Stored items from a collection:
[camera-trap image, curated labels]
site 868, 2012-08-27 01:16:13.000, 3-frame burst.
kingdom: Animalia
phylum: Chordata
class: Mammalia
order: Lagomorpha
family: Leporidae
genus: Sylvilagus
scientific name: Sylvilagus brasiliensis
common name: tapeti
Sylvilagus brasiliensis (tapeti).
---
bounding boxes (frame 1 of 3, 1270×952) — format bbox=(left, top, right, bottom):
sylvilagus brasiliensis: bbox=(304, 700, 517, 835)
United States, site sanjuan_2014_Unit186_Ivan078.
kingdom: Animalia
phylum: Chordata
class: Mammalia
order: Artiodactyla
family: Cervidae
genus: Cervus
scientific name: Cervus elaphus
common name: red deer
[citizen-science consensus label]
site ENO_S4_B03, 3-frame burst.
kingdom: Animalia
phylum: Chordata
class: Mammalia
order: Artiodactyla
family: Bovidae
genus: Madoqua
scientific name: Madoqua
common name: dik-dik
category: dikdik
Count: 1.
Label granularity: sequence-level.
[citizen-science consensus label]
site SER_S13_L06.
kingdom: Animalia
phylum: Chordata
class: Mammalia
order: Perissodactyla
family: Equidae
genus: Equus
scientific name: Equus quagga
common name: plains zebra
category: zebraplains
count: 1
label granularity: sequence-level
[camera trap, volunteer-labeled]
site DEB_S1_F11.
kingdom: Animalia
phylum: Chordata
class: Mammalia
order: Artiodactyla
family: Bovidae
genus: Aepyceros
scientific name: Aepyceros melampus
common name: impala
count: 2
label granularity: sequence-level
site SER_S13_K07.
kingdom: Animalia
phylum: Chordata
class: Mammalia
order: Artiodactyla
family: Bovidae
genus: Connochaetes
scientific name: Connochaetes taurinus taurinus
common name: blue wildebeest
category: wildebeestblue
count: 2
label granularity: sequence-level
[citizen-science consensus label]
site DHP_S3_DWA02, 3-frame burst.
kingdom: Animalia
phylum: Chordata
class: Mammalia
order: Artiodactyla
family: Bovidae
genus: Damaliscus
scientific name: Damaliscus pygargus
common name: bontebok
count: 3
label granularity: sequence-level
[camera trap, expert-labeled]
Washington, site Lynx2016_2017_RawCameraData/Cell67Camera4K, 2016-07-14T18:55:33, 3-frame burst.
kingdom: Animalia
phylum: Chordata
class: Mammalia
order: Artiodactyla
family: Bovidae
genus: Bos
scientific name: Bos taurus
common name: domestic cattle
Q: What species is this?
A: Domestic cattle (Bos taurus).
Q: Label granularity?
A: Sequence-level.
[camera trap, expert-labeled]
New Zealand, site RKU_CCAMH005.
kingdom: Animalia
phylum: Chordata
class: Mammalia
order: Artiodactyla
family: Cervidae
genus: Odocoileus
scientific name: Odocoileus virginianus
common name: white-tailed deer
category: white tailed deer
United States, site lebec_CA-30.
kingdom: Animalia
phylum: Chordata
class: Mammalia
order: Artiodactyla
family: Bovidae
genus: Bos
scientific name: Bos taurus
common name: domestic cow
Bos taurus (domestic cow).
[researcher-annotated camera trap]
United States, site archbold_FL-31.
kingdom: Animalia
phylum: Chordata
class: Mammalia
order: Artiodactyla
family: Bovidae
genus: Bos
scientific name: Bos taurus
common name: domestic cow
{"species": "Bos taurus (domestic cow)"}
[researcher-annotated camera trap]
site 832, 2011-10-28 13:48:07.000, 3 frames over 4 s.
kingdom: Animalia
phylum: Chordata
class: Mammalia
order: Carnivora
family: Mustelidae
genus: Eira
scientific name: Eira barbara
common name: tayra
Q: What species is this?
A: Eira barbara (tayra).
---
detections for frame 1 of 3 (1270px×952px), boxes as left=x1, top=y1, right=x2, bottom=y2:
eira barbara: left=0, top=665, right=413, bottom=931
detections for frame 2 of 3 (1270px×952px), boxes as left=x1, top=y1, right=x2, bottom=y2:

# Prompt
Whatever the entries say, repeat all of them exactly.

# Task response
[camera-trap image, curated labels]
site 868, 2012-08-27 01:16:13.000, 3-frame burst.
kingdom: Animalia
phylum: Chordata
class: Mammalia
order: Lagomorpha
family: Leporidae
genus: Sylvilagus
scientific name: Sylvilagus brasiliensis
common name: tapeti
Sylvilagus brasiliensis (tapeti).
---
bounding boxes (frame 1 of 3, 1270×952) — format bbox=(left, top, right, bottom):
sylvilagus brasiliensis: bbox=(304, 700, 517, 835)
United States, site sanjuan_2014_Unit186_Ivan078.
kingdom: Animalia
phylum: Chordata
class: Mammalia
order: Artiodactyla
family: Cervidae
genus: Cervus
scientific name: Cervus elaphus
common name: red deer
[citizen-science consensus label]
site ENO_S4_B03, 3-frame burst.
kingdom: Animalia
phylum: Chordata
class: Mammalia
order: Artiodactyla
family: Bovidae
genus: Madoqua
scientific name: Madoqua
common name: dik-dik
category: dikdik
Count: 1.
Label granularity: sequence-level.
[citizen-science consensus label]
site SER_S13_L06.
kingdom: Animalia
phylum: Chordata
class: Mammalia
order: Perissodactyla
family: Equidae
genus: Equus
scientific name: Equus quagga
common name: plains zebra
category: zebraplains
count: 1
label granularity: sequence-level
[camera trap, volunteer-labeled]
site DEB_S1_F11.
kingdom: Animalia
phylum: Chordata
class: Mammalia
order: Artiodactyla
family: Bovidae
genus: Aepyceros
scientific name: Aepyceros melampus
common name: impala
count: 2
label granularity: sequence-level
site SER_S13_K07.
kingdom: Animalia
phylum: Chordata
class: Mammalia
order: Artiodactyla
family: Bovidae
genus: Connochaetes
scientific name: Connochaetes taurinus taurinus
common name: blue wildebeest
category: wildebeestblue
count: 2
label granularity: sequence-level
[citizen-science consensus label]
site DHP_S3_DWA02, 3-frame burst.
kingdom: Animalia
phylum: Chordata
class: Mammalia
order: Artiodactyla
family: Bovidae
genus: Damaliscus
scientific name: Damaliscus pygargus
common name: bontebok
count: 3
label granularity: sequence-level
[camera trap, expert-labeled]
Washington, site Lynx2016_2017_RawCameraData/Cell67Camera4K, 2016-07-14T18:55:33, 3-frame burst.
kingdom: Animalia
phylum: Chordata
class: Mammalia
order: Artiodactyla
family: Bovidae
genus: Bos
scientific name: Bos taurus
common name: domestic cattle
Q: What species is this?
A: Domestic cattle (Bos taurus).
Q: Label granularity?
A: Sequence-level.
[camera trap, expert-labeled]
New Zealand, site RKU_CCAMH005.
kingdom: Animalia
phylum: Chordata
class: Mammalia
order: Artiodactyla
family: Cervidae
genus: Odocoileus
scientific name: Odocoileus virginianus
common name: white-tailed deer
category: white tailed deer
United States, site lebec_CA-30.
kingdom: Animalia
phylum: Chordata
class: Mammalia
order: Artiodactyla
family: Bovidae
genus: Bos
scientific name: Bos taurus
common name: domestic cow
Bos taurus (domestic cow).
[researcher-annotated camera trap]
United States, site archbold_FL-31.
kingdom: Animalia
phylum: Chordata
class: Mammalia
order: Artiodactyla
family: Bovidae
genus: Bos
scientific name: Bos taurus
common name: domestic cow
{"species": "Bos taurus (domestic cow)"}
[researcher-annotated camera trap]
site 832, 2011-10-28 13:48:07.000, 3 frames over 4 s.
kingdom: Animalia
phylum: Chordata
class: Mammalia
order: Carnivora
family: Mustelidae
genus: Eira
scientific name: Eira barbara
common name: tayra
Q: What species is this?
A: Eira barbara (tayra).
---
detections for frame 1 of 3 (1270px×952px), boxes as left=x1, top=y1, right=x2, bottom=y2:
eira barbara: left=0, top=665, right=413, bottom=931
detections for frame 2 of 3 (1270px×952px), boxes as left=x1, top=y1, right=x2, bottom=y2:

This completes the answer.